Janusz Bakowski never graduated from any art school and remained a self-taught artist. Electrician by education, he worked in the profession before the outbreak of the World War II. Between 1944-45 Bakowski was imprisoned in the Mauthausen Guzen II camp. Connected with Warsaw through his whole life where he lived and worked, according to Jadwiga Przybylak’s words, “passionately changing tasks to more and more ambitious ones”, in genres more or less related to art, particularly drawing and graphics. Following the war he took a course in masonry in the Studio of Conservation of Monumental Architecture at the Warsaw Academy of Fine Art. Establishing contact with Zbigniew Dlubak proved an important moment for Bakowski’s artistic development. In the years 1969-70 he began his own experiments in the field of photography. At this point Bakowski created a notable portrait series Marek where the print was treated as input material that could be further processed. In 1970 he became interested in analytical art basing the processing of a photographic image on mathematical assumptions.
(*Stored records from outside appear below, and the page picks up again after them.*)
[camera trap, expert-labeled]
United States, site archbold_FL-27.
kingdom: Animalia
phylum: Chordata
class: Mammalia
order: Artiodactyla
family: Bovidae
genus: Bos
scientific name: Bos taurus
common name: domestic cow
The logical-mathematical method became a characteristic feature of his whole oeuvre, manifest not only in photography (such series as The Old Town[Stare Miasto], Rose [Roza], Ball[Pilka], 10 footsteps[10 krokow] or Aniamade in the years 1973-1979), but also in painting (Flower Vase [Wazon z kwiatami], 1980), and sculpture (Stas, 1994-1997).
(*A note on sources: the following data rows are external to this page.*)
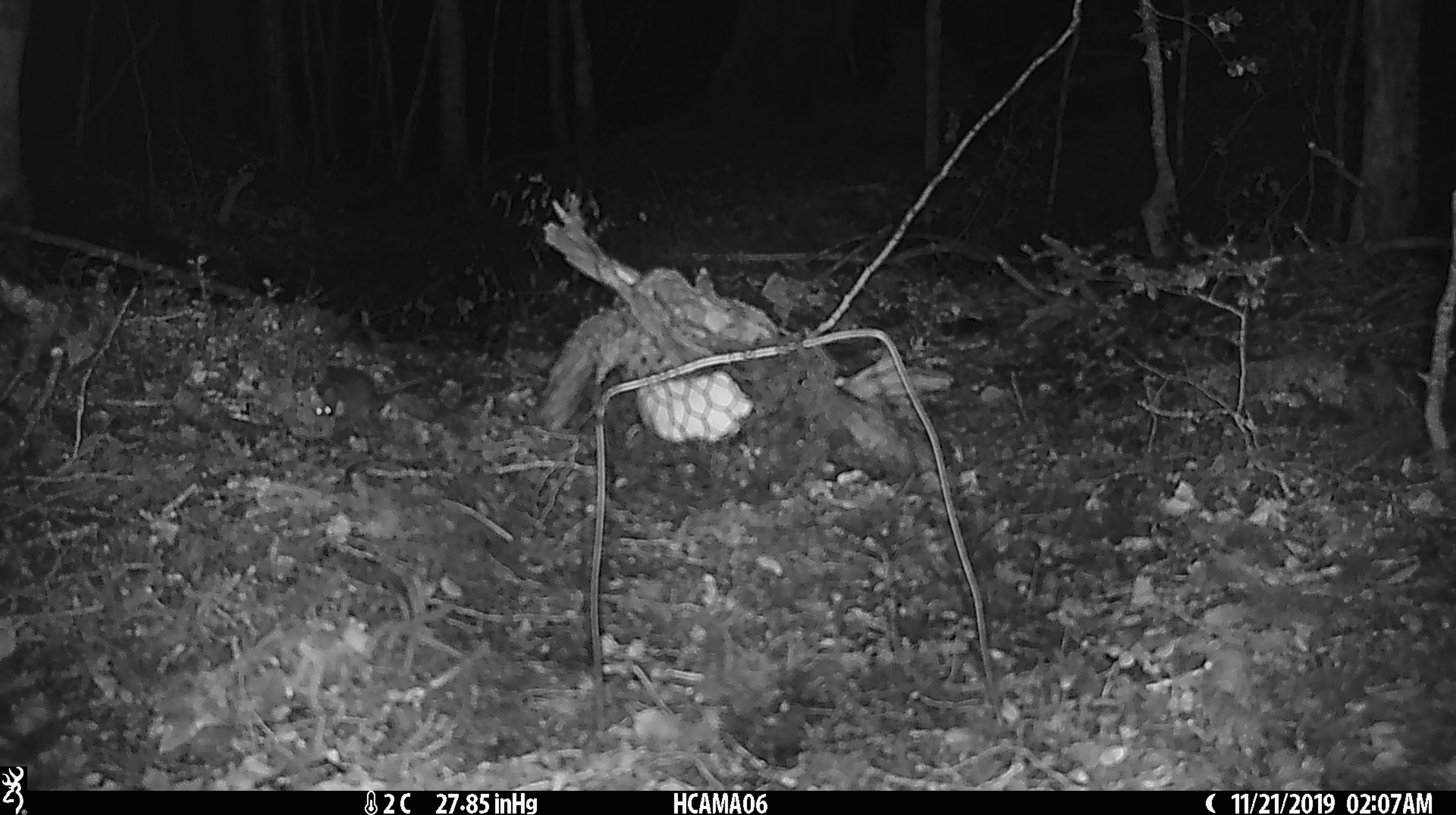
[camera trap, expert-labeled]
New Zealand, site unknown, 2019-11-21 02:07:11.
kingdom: Animalia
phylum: Chordata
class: Mammalia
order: Rodentia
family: Muridae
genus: Mus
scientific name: Mus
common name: mouse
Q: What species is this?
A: Mouse (Mus).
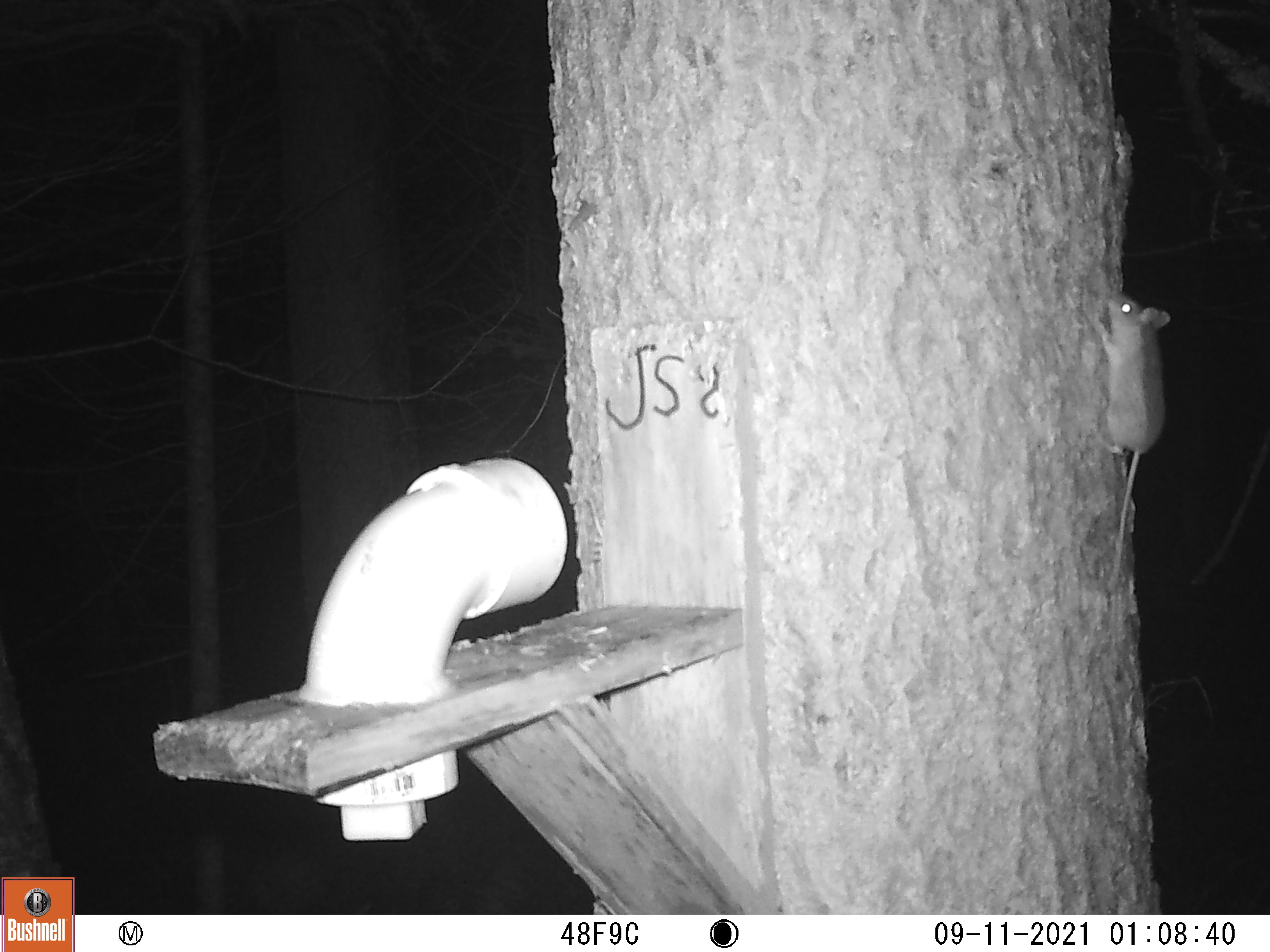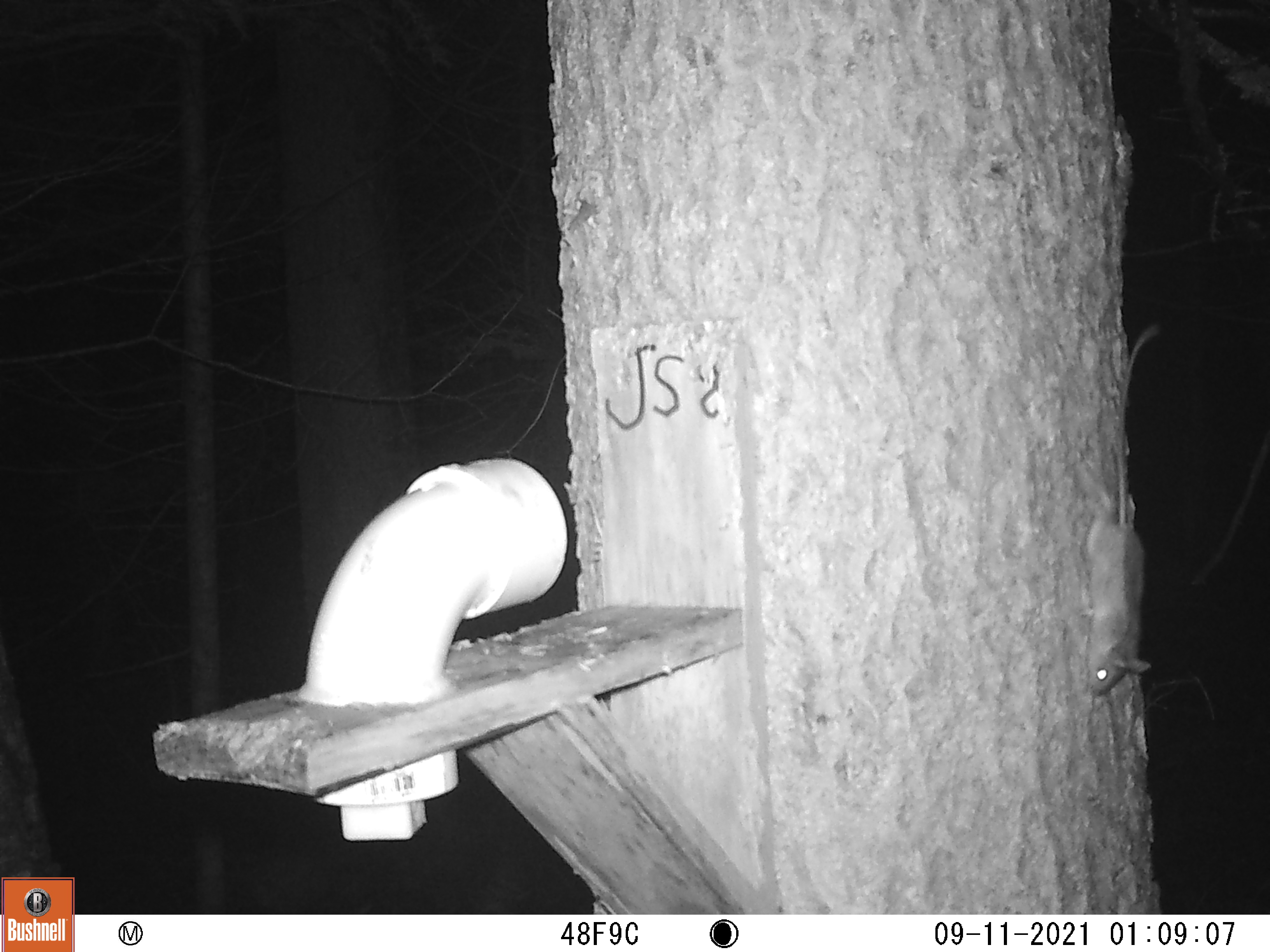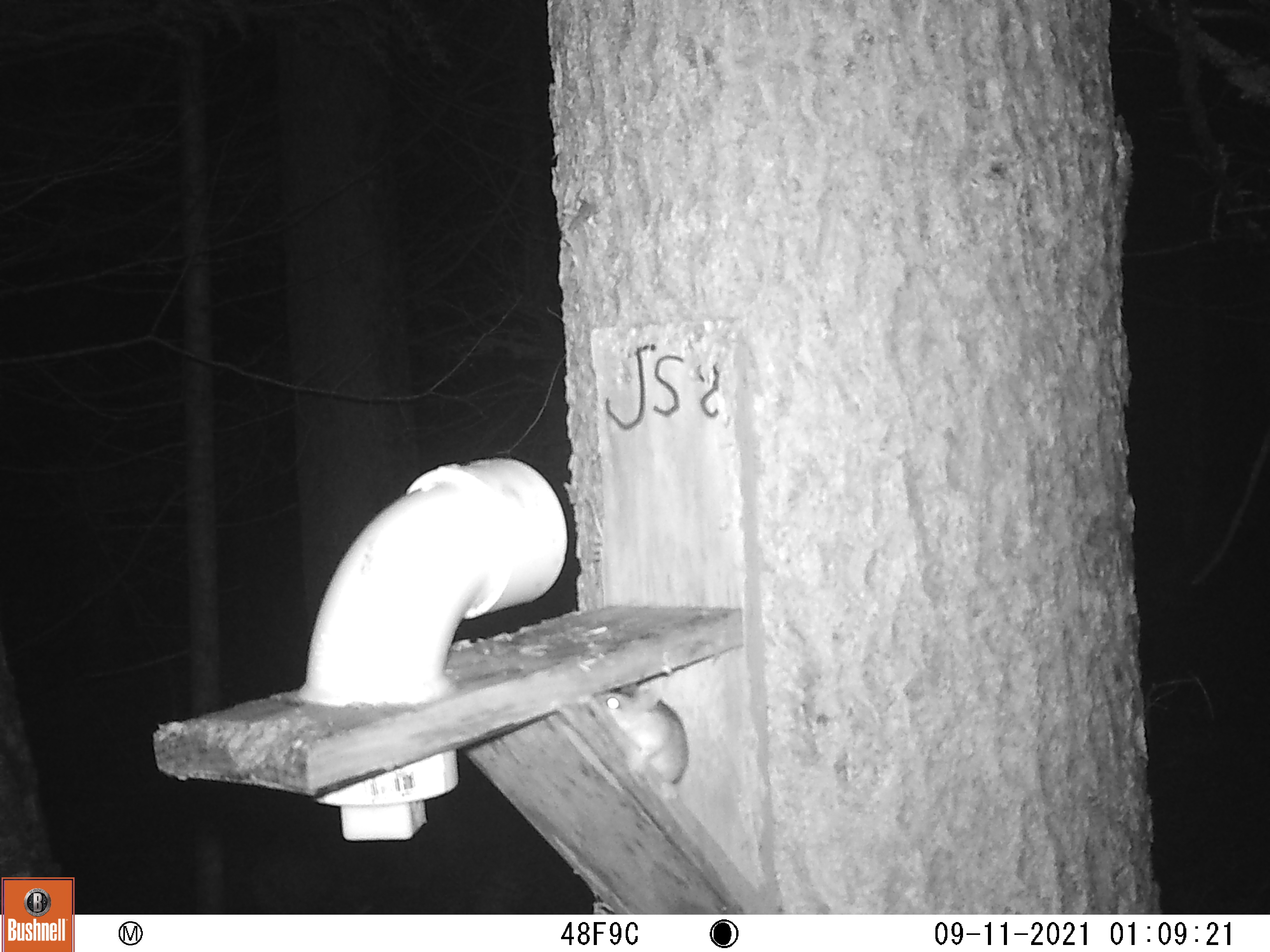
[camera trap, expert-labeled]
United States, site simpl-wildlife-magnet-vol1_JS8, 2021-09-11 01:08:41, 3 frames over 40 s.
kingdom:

Bakowski examined problems relating to the perception of the reality. He developed logical systems of dividing prints and their subsequent montage, which, in effect, led to exceptional photographic patterns. Long and meticulous production process remain another distinctive feature of Bakowski’s works – consisting in cutting prints by hand and using them to form large surfaces. In his painterly works Bakowski developed a multiplication technique according to methods based on structuralism.
Video commentaries and experimental works constituted a separate field of the artist’s activity. He left behind over 1000 hours of video materials capturing the everyday life of New York (in the years 1988-89) and Warsaw, documenting meetings of artistic circles. He also realized a number of experimental films with the use of his own technique.
Bakowskie presented his photographs, graphic prints, drawings and photographic installations at a number of exhibitions in Poland and abroad, such as Photographers-Explorers [Fotografowie Poszukujacy] (Galeria Wspolczesna, Warsaw 1971), solo show Square (Mala Galeria, (PSP-ZPAF), Warsaw 1977), La Photographie Polonaise 1900-1981(Centre Georges Pompidou, Paris 1981), solo show Subway, (PAAS Gallery, New York 1989), solo show Nophoto-graphs [Niefoto-grafie] (Mala Galeria, Warsaw 1997).
At the turn of 2005/2006, a posthumous monographic exhibition took place in the Warsaw Teatr Wytwornia featuring the majority of the preserved works by the artist.